> [Passage]:
I have just finished reading it and am so truly, utterly and thoroughly fascinated by it that there are hardly any words for me left to describe how much this book has moved me in the past few days while I was reading it!
 
someday I'll read it... firstly I have to finish reading a book on.... semiconductors :p
 
I haven't read it, but I read a description of it just now and it looks very good. I think I will pick it up at the book store and read it before DC!
 
read it...but will have to disagree with you here. Was bored after the first few chapters. Maybe I missed some deeper meaning?
 
You may well have, treehuggerhikerboy, for that book is quite full of different layers, you only have to find them --- and the narrator, this autistic boy Christopher, he is unable to TELL you about the different layers, for he does not understand them because of his being autistic (his stage of autism is called Asperger's Syndrome, as far as I know). So not only helps this book a great deal to understand how the brain of people who are somewhere on the autism continuum may work, for the author takes us "into Christopher's brain" by letting him talk, but we also feel all the needs, problems and emotional challenges, and also shortcomings of "the normal" people, that surround this Christopher and are attached to him in one or the other way (his parents in the first place) --- but you have to really look for those aspects because Christopher himself is incapable of feeling them and therefore communicating them. I find that highly interesting!

> [Task to complete]: Carry on the book discussion, picking up after its last post. The records play no part in this.

> [Listed records]:

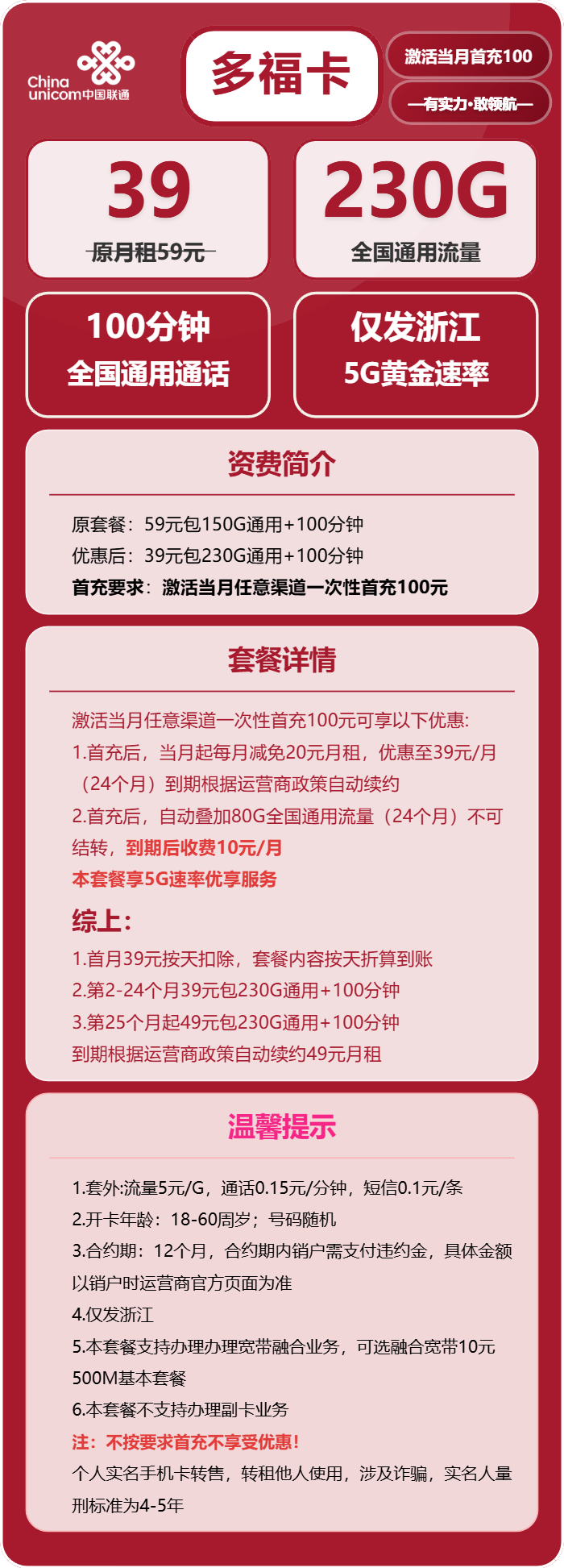 多福卡39元包230G通用+100分钟通话官方办理入口
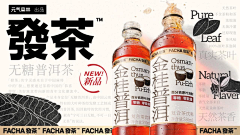 牛奶奶刘奶奶柳奶奶采集到banner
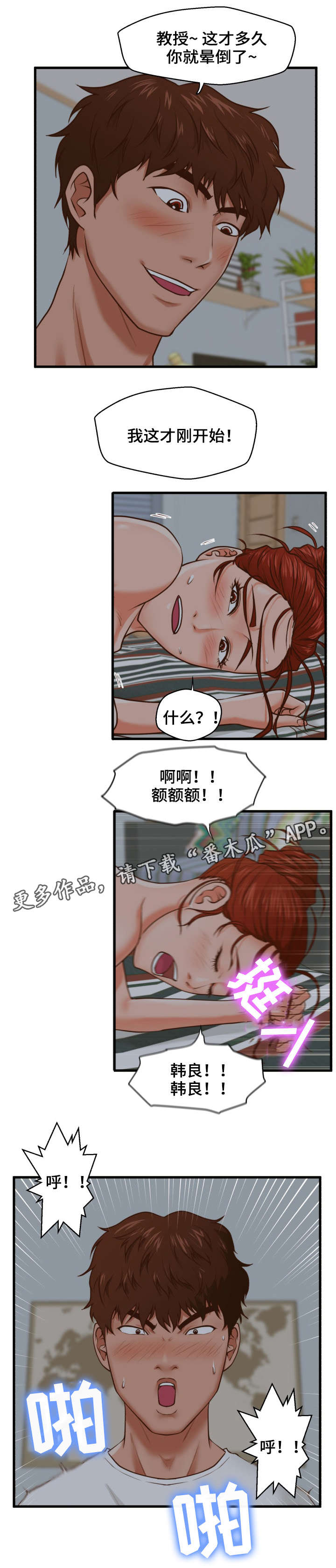 上门龙婿叶辰免费听书完整版漫画,第13章：大干一场2图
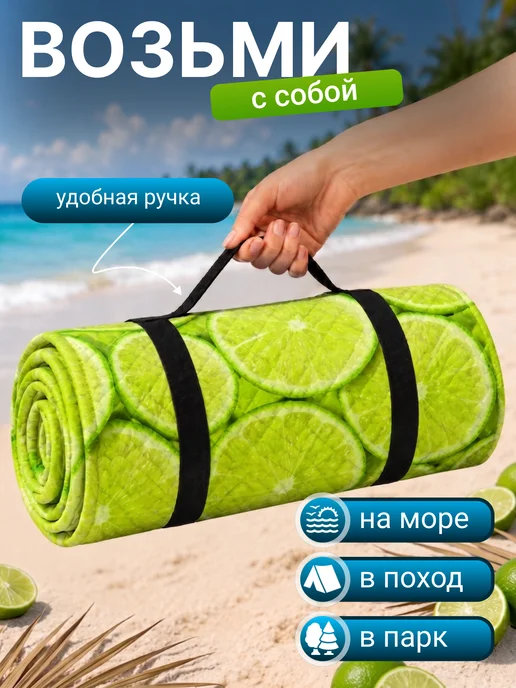 Sortex Коврик для пляжа и пикника 145х200 см, 145x200 см, фото 4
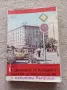 Учебници запазени, снимка 1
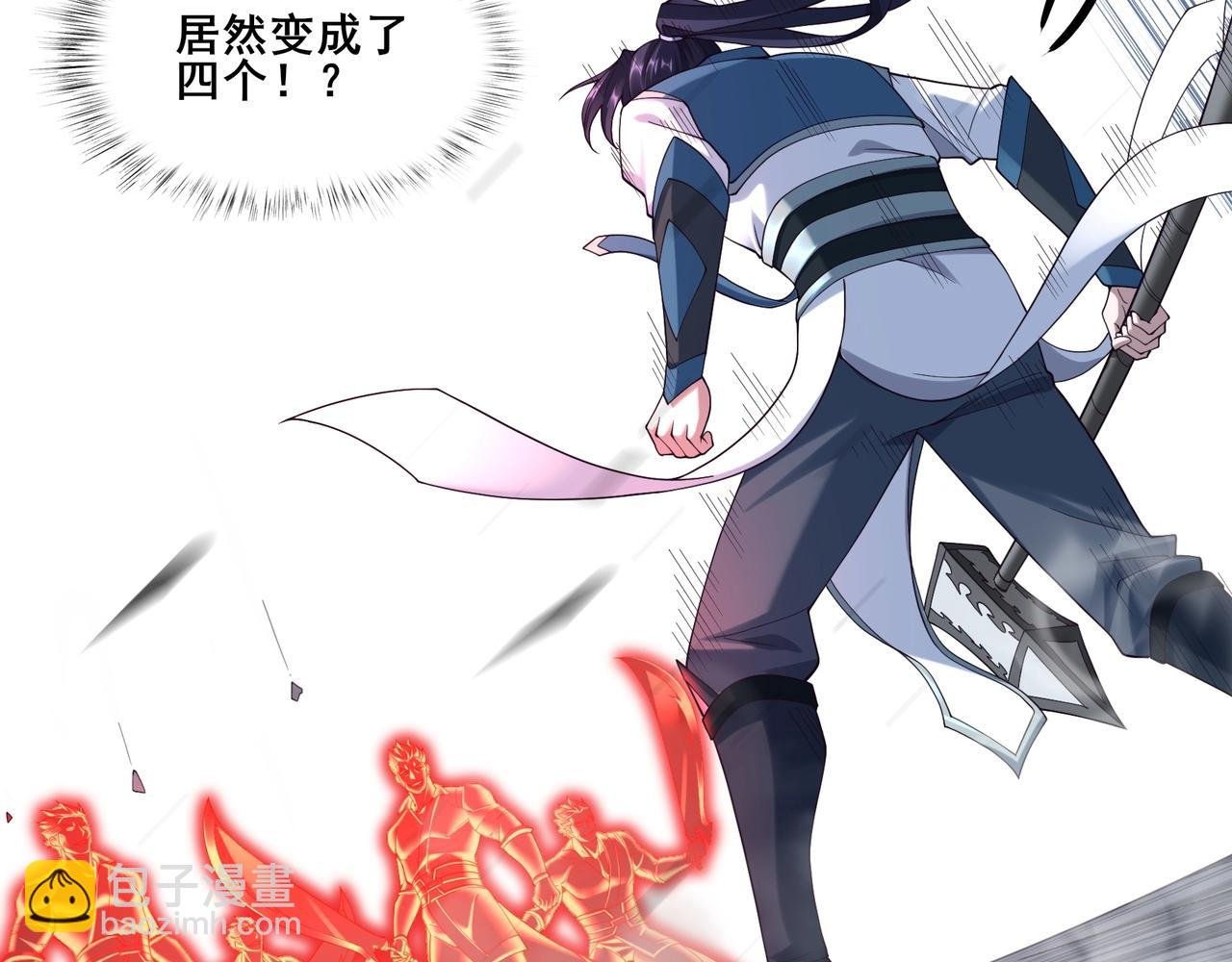 第35话 暗箱操作
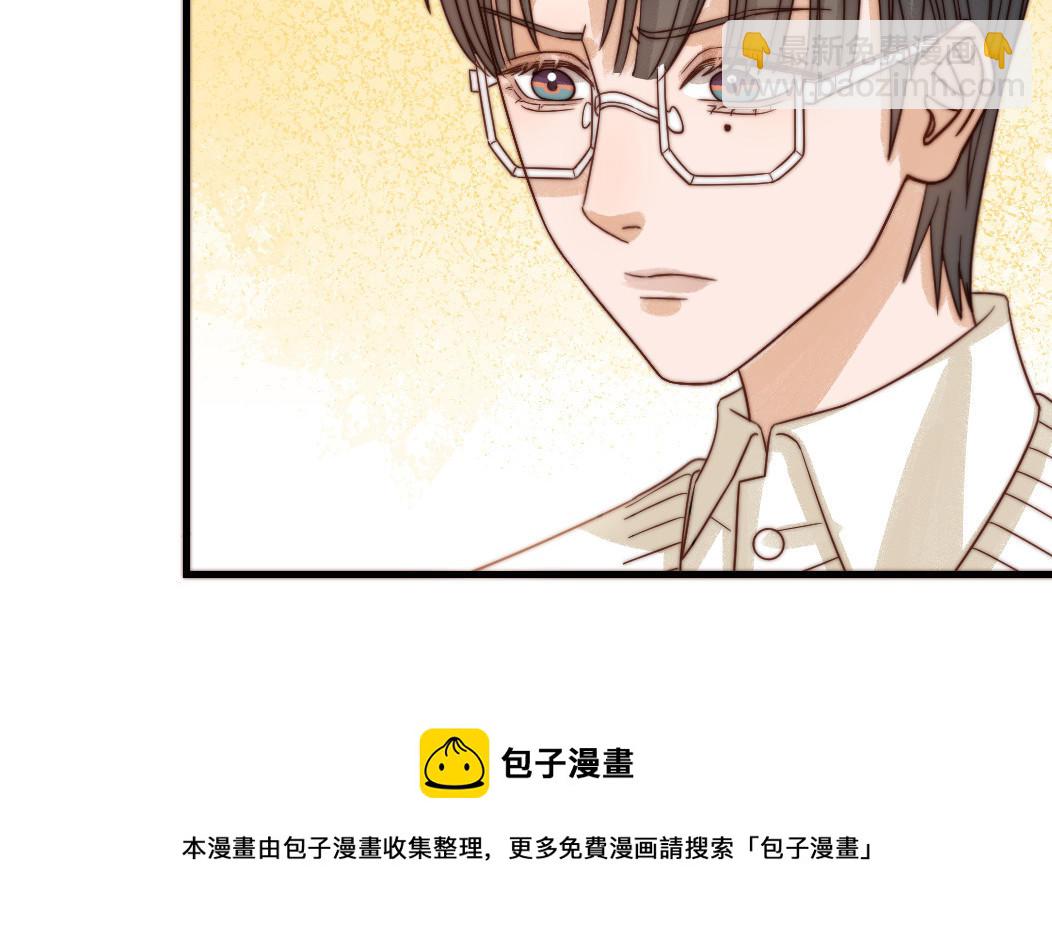 第72话 狗与狼(1/3)-第74话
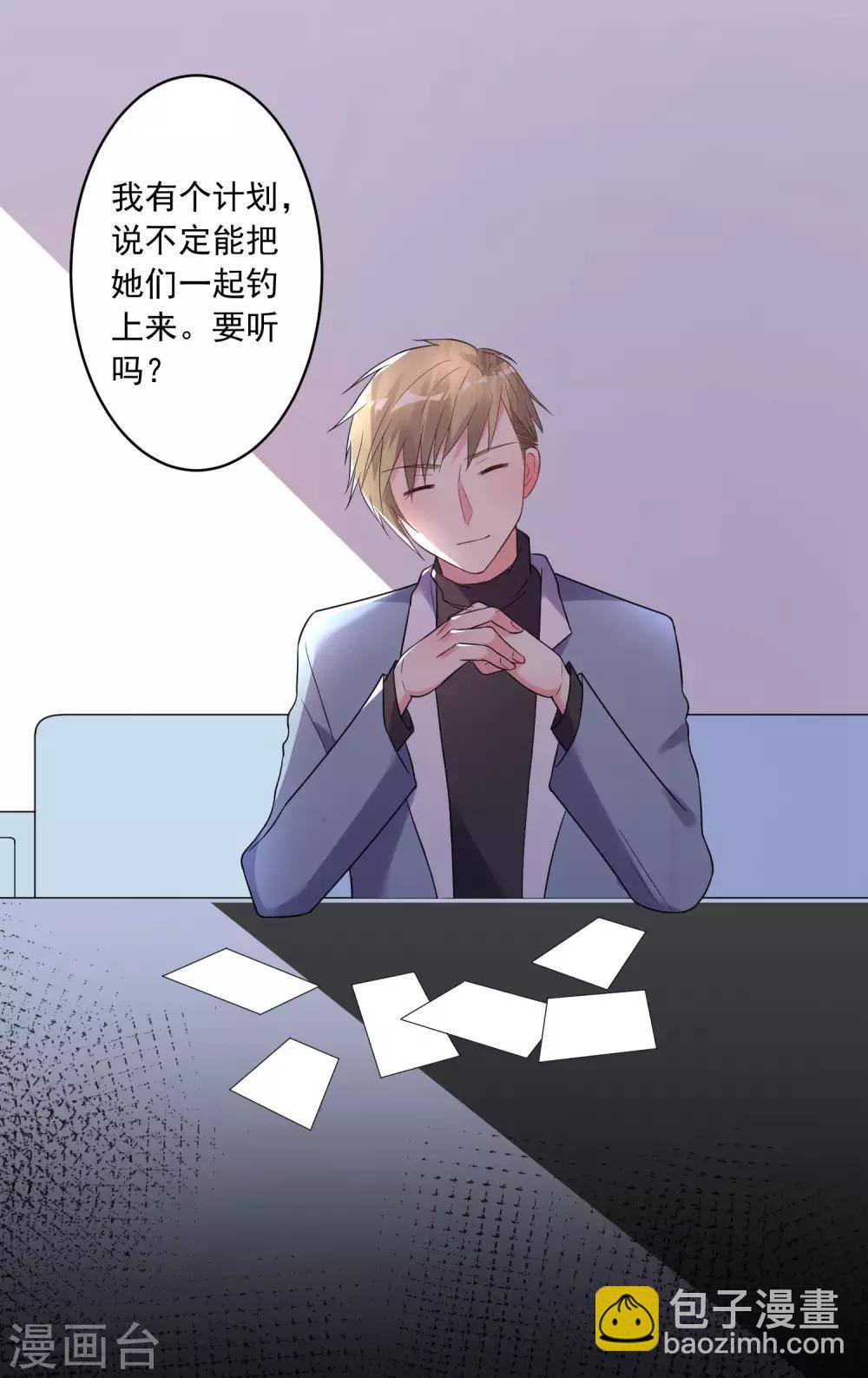 第174话-第174话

> [Answer]:
 
I read it a while ago too and it's awesome. It's one of those books that really makes you think.
 
Meysha said:
I read it a while ago too and it's awesome. It's one of those books that really makes you think.

ohh hso it might be too deep for me... I like my semiconductors right now.. then I'm moving to digital techniques in electronics! :D yay
 
LaFoto said:
You may well have, treehuggerhikerboy, for that book is quite full of different layers, you only have to find them --- and the narrator, this autistic boy Christopher, he is unable to TELL you about the different layers, for he does not understand them because of his being autistic (his stage of autism is called Asperger's Syndrome, as far as I know). So not only helps this book a great deal to understand how the brain of people who are somewhere on the autism continuum may work, for the author takes us "into Christopher's brain" by letting him talk, but we also feel all the needs, problems and emotional challenges, and also shortcomings of "the normal" people, that surround this Christopher and are attached to him in one or the other way (his parents in the first place) --- but you have to really look for those aspects because Christopher himself is incapable of feeling them and therefore communicating them. I find that highly interesting!

Got that part...but I think the author accomplished that in the first 4 chapters.

Sorry, there I go debating again. Different taste is what makes the ol' world go round. :D
 
LaFoto, I almost fell of my chair when I saw you started this thread. Not becuase I have strong feelings for the book, but because I don't actually read that many books, maybe 2 or 3 a year. So to see you mention a random book that I have actually read, really surprised me.

I found the book interesting enough that I easily finished it (it a book is too slow for me, i just stop reading it), but I always felt like I wanted more to happen, so I felt a bit let down by the end.